Escalante Natural Bridge Trail is a hiking trail in Garfield County, Utah. It is within Grand Staircase-Escalante National Monument and Phipps-Death Hollow Outstanding Natural Area. It is two miles long and begins at 5,209 feet altitude. Traveling the entire trail is 4.1 miles with a total elevation gain of 426 feet. The Escapanti River Trailhead (elevation 5,328 feet) attraction is near the trailhead. There is also parking. The Cliff House attraction can be seen along the trail. The trail ends near the Escalante Natural Bridge attraction.
Escalante Natural Bridge Trail Professional Reviews and Guides
"The upper Escalante River canyon, between the town of Escalante and the UT 12 bridge, is not only one of the most beautiful parts of the 85-mile-long canyon, it is also the easiest to reach, with friendly terrain unencumbered by dense brush thickets and boulder fields.

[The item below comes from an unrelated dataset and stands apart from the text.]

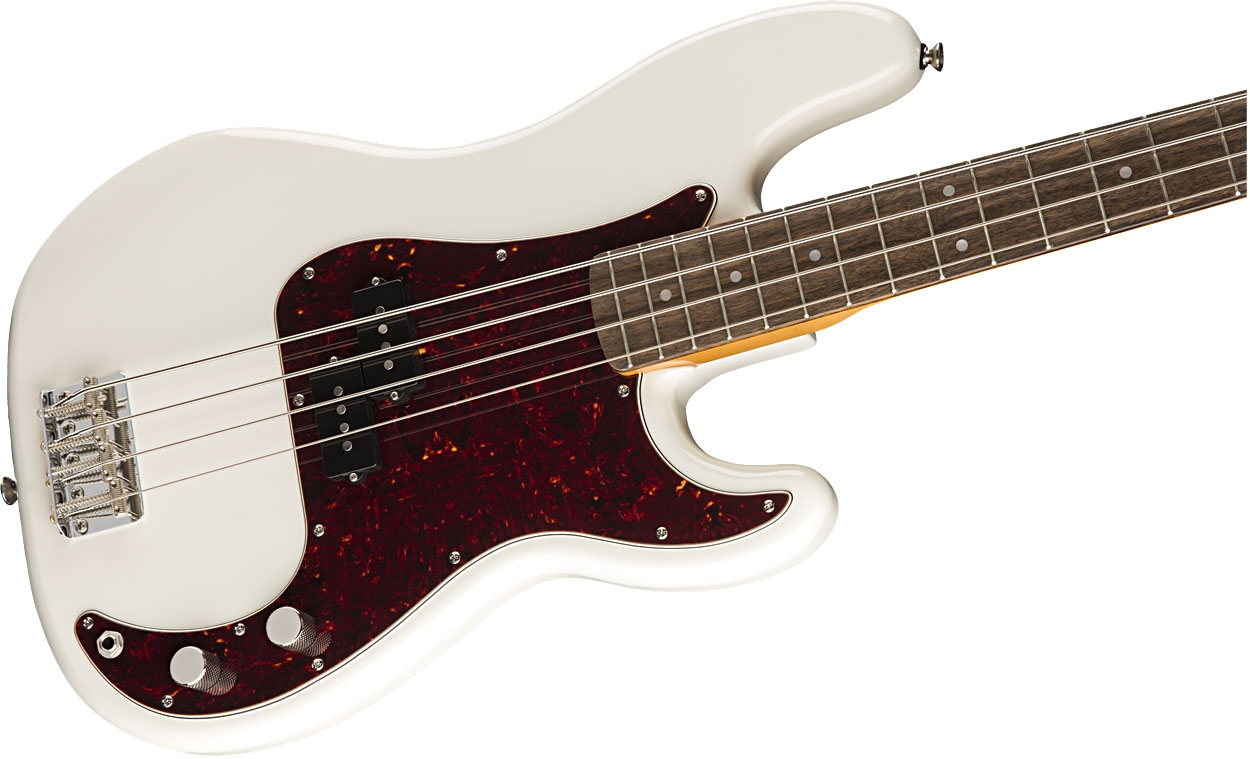 Squier Precision Bass® 60s Classic Vibe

One need not be a dedicated backpacker to enjoy hiking along the Escalante River, and this fine short hike to Escalante Natural Bridge is a trip accessible to any hiker willing to ford the shallow river."
--Ron Adkison, Hiking Grand Staircase-Escalante & the Glen Canyon Region (Falcon Guides).
"The last major river to be discovered in the contiguous United States, the 85-mile long Escalante River is beloved by those who enjoy hiking this area for its cool, riparian beauty in the midst of the canyon-country scramble of sandstone walls, canyons, buttes, spires, arches, and general dryness."
--Julie K. Trevelyan , 100 Classic Hikes Utah (The Mountaineers Books).
"This is the perfect short introduction to the Escalante River area, and despite its brevity it offers up an amazing array of the area’s beauty: a riparian river canyon, soaring sandstone canyon walls, ancient petroglyphs to spot, a natural bridge, and the very pleasant gurgle of water slipping through its course along the entire length of the trail."
"This rewarding day hike combines a walk along the Escalante River, including at least one ford, with an ascent of dry Phipps Wash and a visit to two distinctive natural spans, Phipps Arch and Maverick Bridge.
To reach Phipps Arch requires good route-finding skills and ascending steep slickrock. Maverick Bridge can be reached by any hiker willing to ford the murky shin-deep waters of the Escalante River."